Parser | Description | Example |
---|---|---|
Select | Iterate over several items in a set, projecting them onto a defined variable. | example |
SelectMany | Iterate over an array of parsed entities, within a field of ValueList<T>, then iterate over a structure that has one or more entities (e.g. segment), Entity<T>, returning a one-dimensional array of projected items. | example |
Except | Iterate over an array of entities excluding them all until reaching the specified entity, subsequently returning a one-dimensional array of excluded entities. | example |
Where | Returns a parser if the filter condition evaluates to true. | example |
Machete provides the below extensions for the above parsers.

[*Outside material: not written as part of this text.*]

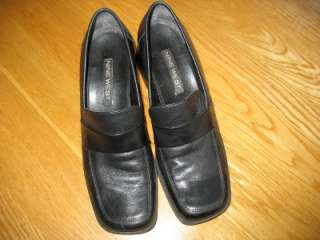 AUTHENTIC Womens Nine West Loafer Heels Black Leather Size 8M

Extension | Description | Example |
---|---|---|
Skip | Skip over one or more entities, moving the cursor to the matched location and returning a list of skipped entities up to the match point. | example |
SkipUntil | Skip until the specified entity is matched, moving the cursor to the matched location and returning a list of skipped entities including the entity that serves as the match condition. | example |
Take | Return a list of n entities after the entity has been selected. | example |
TakeWhile | Take the specified entities from the message starting from the current position of the cursor so long as the condition is true. | example |
OneOrMore | Return a list of 1 or n parsed entities. | example |
ZeroOrMore | Return a list of 0 or n parsed entities. | example |
Optional | Returns zero or exactly one parsed entity. | example |
Or | Return an alternative element if the Select parser does not return with a valid item. | example |
Then | Return a different item after the entity has been selected. | example |
SingleOrDefault | Returns the single parsed entity from the list, if there is only a single entity, otherwise, it returns the default value. | example |
FirstOrDefault | Returns the first parsed entity in the list, or the default value if the list is empty. The entire list is parsed, but only the first item is returned. The remaining items are ignored. | example |
One | Returns a parsed entity as a singular list instead of a single entity. | example |
Peek | example |
Step 3: Accessing data
string placerGroupNumber = result.Result.Tests[0].ORC.PlacerGroupNumber.Select(x => x.EntityIdentifier).ValueOrDefault();
Note: Use the Select and ValueOrDefault methods to prevent exceptions from bubbling up to the caller when attempting to access fields.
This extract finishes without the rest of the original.